___ Selected excerpt

The sources described a heated exchange inside the E.R., during which a visibly angry mayor – who did not raise his voice – asked Hanover to leave. But an exasperated Hanover, her arms waving, resisted, and inadvertently hit mayoral aide Manny Papir.

Another aide, chief-of-staff Tony Carponetti, then asked Hanover to hit the road.

But the actress and TV broadcaster, who apparently had been tipped off to Helen Giuliani’s trip to the hospital, refused to budge, the sources said.

Instead, she waited outside the curtained cubicle where the mayor stayed with his mom. It wasn’t clear if she ever got a chance to see her mother-in-law, who turns 92 on Sept. 26.

Helen Giuliani was admitted to the intensive-care unit, according to the sources. It was not known what she was suffering from.

The hospital would not comment.

“Here’s the mayor. He’s worrying about his mother,” said one insider. “It was completely insensitive of [Hanover] to stay there.

“She stayed about an hour until she knew the TV cameras were there, and then she left.”

The two left separately, by different entrances.

Hanover’s spokeswoman wasn’t immediately available for comment.

Earlier, a judge established Gracie Mansion as a Judi-free zone – and ordered that the warring first couple figure out a way for Rudy and Donna’s kids to meet Nathan.

“There is no public or governmental interest served by having [Nathan] at the mansion,” wrote Manhattan Supreme Court Justice Judith Gische, responding to Hanover’s bid to have Giuliani’s gal pal banned from visiting the official mayoral residence.

The judge backed the ban bid because it’s in “the best interest of the children” to keep Nathan away from them – at least for now.

“Donna is grateful for the court’s decision to put the children’s well-being first,” said her lawyer, Helene Brezinsky.

Giuliani brushed off reporters who asked about the ruling.

“Oh, now, now, come on,” Giuliani said, adding later, “I’m not going to comment on that.”

His lawyer, Raoul Felder, said the mayor was “disappointed” with the decision.

______
___ Input data

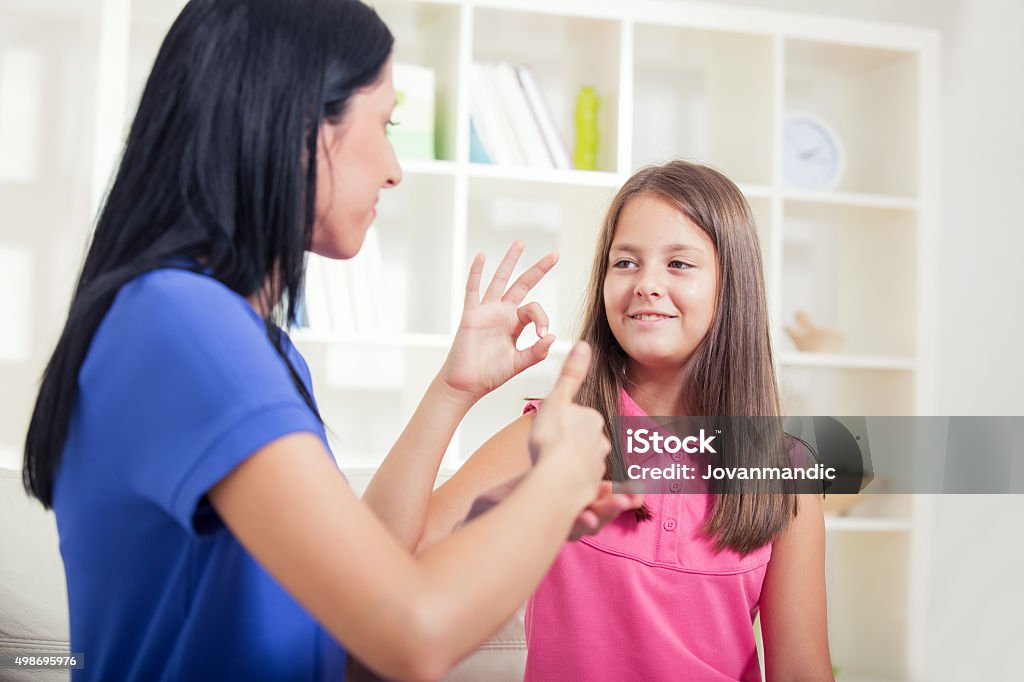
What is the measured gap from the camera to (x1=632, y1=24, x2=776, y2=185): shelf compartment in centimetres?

______

# Problem set
a: Based on the news report about the hospital incident and the court ruling, does each statement agree with the text? Answer yes or no for each and quote the deciding words.
(i) The mayor raised his voice when he asked Hanover to leave.
(ii) Helen Giuliani was admitted to the intensive-care unit.
(iii) The hospital commented on the incident.
b: Reproduce the passage of the news report from "The hospital would" up to and including "official mayoral residence.".
The material is not needed here.

# Solutions
a:
(i) No: "a visibly angry mayor – who did not raise his voice – asked Hanover to leave"
(ii) Yes: "Helen Giuliani was admitted to the intensive-care unit, according to the sources."
(iii) No: "The hospital would not comment."

b:
The hospital would not comment.

“Here’s the mayor. He’s worrying about his mother,” said one insider. “It was completely insensitive of [Hanover] to stay there.

“She stayed about an hour until she knew the TV cameras were there, and then she left.”

The two left separately, by different entrances.

Hanover’s spokeswoman wasn’t immediately available for comment.

Earlier, a judge established Gracie Mansion as a Judi-free zone – and ordered that the warring first couple figure out a way for Rudy and Donna’s kids to meet Nathan.

“There is no public or governmental interest served by having [Nathan] at the mansion,” wrote Manhattan Supreme Court Justice Judith Gische, responding to Hanover’s bid to have Giuliani’s gal pal banned from visiting the official mayoral residence.